§ **Instruction**
Write out every record below exactly as it appears.

§ **Source records**
====

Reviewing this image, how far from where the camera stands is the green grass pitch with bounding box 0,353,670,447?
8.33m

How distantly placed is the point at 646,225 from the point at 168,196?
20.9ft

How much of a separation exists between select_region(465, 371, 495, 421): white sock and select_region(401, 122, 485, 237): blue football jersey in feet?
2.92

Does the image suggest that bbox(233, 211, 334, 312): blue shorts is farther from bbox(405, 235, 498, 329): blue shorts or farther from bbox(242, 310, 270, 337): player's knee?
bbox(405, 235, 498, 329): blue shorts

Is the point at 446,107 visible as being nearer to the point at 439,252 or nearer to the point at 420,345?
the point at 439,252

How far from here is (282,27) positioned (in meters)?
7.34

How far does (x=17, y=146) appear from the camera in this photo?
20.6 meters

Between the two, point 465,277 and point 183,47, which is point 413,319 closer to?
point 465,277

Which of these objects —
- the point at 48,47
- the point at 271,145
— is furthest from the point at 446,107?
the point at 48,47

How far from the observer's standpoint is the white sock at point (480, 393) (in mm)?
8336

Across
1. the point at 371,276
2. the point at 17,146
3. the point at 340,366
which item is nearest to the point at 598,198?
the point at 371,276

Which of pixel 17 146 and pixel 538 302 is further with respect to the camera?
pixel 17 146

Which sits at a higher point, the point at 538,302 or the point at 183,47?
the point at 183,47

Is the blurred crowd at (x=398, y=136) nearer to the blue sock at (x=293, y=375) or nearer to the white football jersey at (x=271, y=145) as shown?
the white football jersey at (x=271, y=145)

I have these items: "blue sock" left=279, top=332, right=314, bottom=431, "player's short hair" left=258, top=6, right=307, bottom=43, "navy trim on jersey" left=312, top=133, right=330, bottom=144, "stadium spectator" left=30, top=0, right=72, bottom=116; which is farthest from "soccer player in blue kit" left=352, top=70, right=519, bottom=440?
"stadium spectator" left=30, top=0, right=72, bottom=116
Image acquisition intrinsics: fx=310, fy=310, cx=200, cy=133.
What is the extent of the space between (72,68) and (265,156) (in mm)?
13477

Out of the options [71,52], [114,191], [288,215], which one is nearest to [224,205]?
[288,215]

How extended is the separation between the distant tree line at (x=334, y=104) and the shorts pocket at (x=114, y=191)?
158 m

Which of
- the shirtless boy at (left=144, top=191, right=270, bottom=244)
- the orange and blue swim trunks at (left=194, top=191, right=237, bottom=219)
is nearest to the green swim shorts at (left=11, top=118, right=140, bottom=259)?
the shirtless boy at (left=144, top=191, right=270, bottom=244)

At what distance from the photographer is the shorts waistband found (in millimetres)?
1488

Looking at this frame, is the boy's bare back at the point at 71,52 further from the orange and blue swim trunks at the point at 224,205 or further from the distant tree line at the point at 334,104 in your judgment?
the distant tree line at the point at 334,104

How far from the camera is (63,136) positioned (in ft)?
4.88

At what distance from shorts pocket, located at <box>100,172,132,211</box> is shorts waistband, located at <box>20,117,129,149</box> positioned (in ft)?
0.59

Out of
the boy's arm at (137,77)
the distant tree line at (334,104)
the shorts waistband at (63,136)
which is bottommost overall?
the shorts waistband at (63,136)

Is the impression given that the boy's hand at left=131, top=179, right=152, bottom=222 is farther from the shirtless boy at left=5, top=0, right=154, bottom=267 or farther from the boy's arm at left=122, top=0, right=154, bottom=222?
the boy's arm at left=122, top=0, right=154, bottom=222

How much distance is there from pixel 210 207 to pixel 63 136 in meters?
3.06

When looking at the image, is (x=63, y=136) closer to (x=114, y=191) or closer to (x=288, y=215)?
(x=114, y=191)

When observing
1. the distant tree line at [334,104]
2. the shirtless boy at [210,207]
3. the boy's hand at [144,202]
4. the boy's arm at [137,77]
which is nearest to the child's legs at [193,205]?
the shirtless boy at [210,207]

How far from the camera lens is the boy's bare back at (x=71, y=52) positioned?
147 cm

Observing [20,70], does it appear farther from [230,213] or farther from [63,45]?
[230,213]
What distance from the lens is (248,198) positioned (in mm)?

====

§ **Worked answer**
Reviewing this image, how far from where the camera stands is the green grass pitch with bounding box 0,353,670,447?
8.33m

How distantly placed is the point at 646,225 from the point at 168,196?
20.9ft

How much of a separation exists between select_region(465, 371, 495, 421): white sock and select_region(401, 122, 485, 237): blue football jersey in feet?
2.92

Does the image suggest that bbox(233, 211, 334, 312): blue shorts is farther from bbox(405, 235, 498, 329): blue shorts or farther from bbox(242, 310, 270, 337): player's knee?
bbox(405, 235, 498, 329): blue shorts

Is the point at 446,107 visible as being nearer to the point at 439,252 or nearer to the point at 420,345?
the point at 439,252

How far from here is (282,27) positioned (in meters)?
7.34

How far does (x=17, y=146) appear from the camera in this photo?
20.6 meters

Between the two, point 465,277 and point 183,47, which is point 413,319 closer to?
point 465,277

Which of these objects —
- the point at 48,47
- the point at 271,145
— is furthest from the point at 446,107?
the point at 48,47

How far from the observer's standpoint is the white sock at point (480, 393) (in mm)?
8336

Across
1. the point at 371,276
2. the point at 17,146
3. the point at 340,366
which item is nearest to the point at 598,198?
the point at 371,276

Which of pixel 17 146 and pixel 538 302 is further with respect to the camera?
pixel 17 146

Which sits at a higher point, the point at 538,302 or the point at 183,47?
the point at 183,47

Is the blurred crowd at (x=398, y=136) nearer to the blue sock at (x=293, y=375) or nearer to the white football jersey at (x=271, y=145) as shown?
the white football jersey at (x=271, y=145)

I have these items: "blue sock" left=279, top=332, right=314, bottom=431, "player's short hair" left=258, top=6, right=307, bottom=43, "navy trim on jersey" left=312, top=133, right=330, bottom=144, "stadium spectator" left=30, top=0, right=72, bottom=116; which is farthest from "soccer player in blue kit" left=352, top=70, right=519, bottom=440?
"stadium spectator" left=30, top=0, right=72, bottom=116
Image acquisition intrinsics: fx=310, fy=310, cx=200, cy=133.
What is the extent of the space between (72,68) and (265,156) (in mm)?
13477

Out of the options [71,52], [114,191], [288,215], which one is nearest to [224,205]?
[288,215]

How extended is the separation between the distant tree line at (x=334, y=104) and the shorts pocket at (x=114, y=191)?
158 m

Which of
- the shirtless boy at (left=144, top=191, right=270, bottom=244)
- the orange and blue swim trunks at (left=194, top=191, right=237, bottom=219)
is nearest to the green swim shorts at (left=11, top=118, right=140, bottom=259)?
the shirtless boy at (left=144, top=191, right=270, bottom=244)

At what distance from the photographer is the shorts waistband found (in millimetres)?
1488

Looking at this frame, is the boy's bare back at the point at 71,52 further from the orange and blue swim trunks at the point at 224,205 or further from the distant tree line at the point at 334,104 in your judgment?
the distant tree line at the point at 334,104

How far from the camera is (63,136) positioned (in ft)?
4.88

At what distance from shorts pocket, located at <box>100,172,132,211</box> is shorts waistband, located at <box>20,117,129,149</box> positioned (in ft)?
0.59

Out of
the boy's arm at (137,77)
the distant tree line at (334,104)
the shorts waistband at (63,136)
which is bottommost overall?
the shorts waistband at (63,136)

Is the impression given that the boy's hand at left=131, top=179, right=152, bottom=222 is farther from the shirtless boy at left=5, top=0, right=154, bottom=267 or farther from the boy's arm at left=122, top=0, right=154, bottom=222?
the boy's arm at left=122, top=0, right=154, bottom=222

How much distance is there from pixel 210 207 to pixel 63 136 in meters?
3.06

When looking at the image, is (x=63, y=136) closer to (x=114, y=191) or closer to (x=288, y=215)?
(x=114, y=191)

When observing
1. the distant tree line at [334,104]
2. the shirtless boy at [210,207]
3. the boy's hand at [144,202]
4. the boy's arm at [137,77]
which is nearest to the child's legs at [193,205]?
the shirtless boy at [210,207]

How far from the camera lens is the boy's bare back at (x=71, y=52) positioned?
147 cm

Observing [20,70], does it appear farther from [230,213] or farther from [63,45]?
[230,213]
What distance from the lens is (248,198) positioned (in mm)?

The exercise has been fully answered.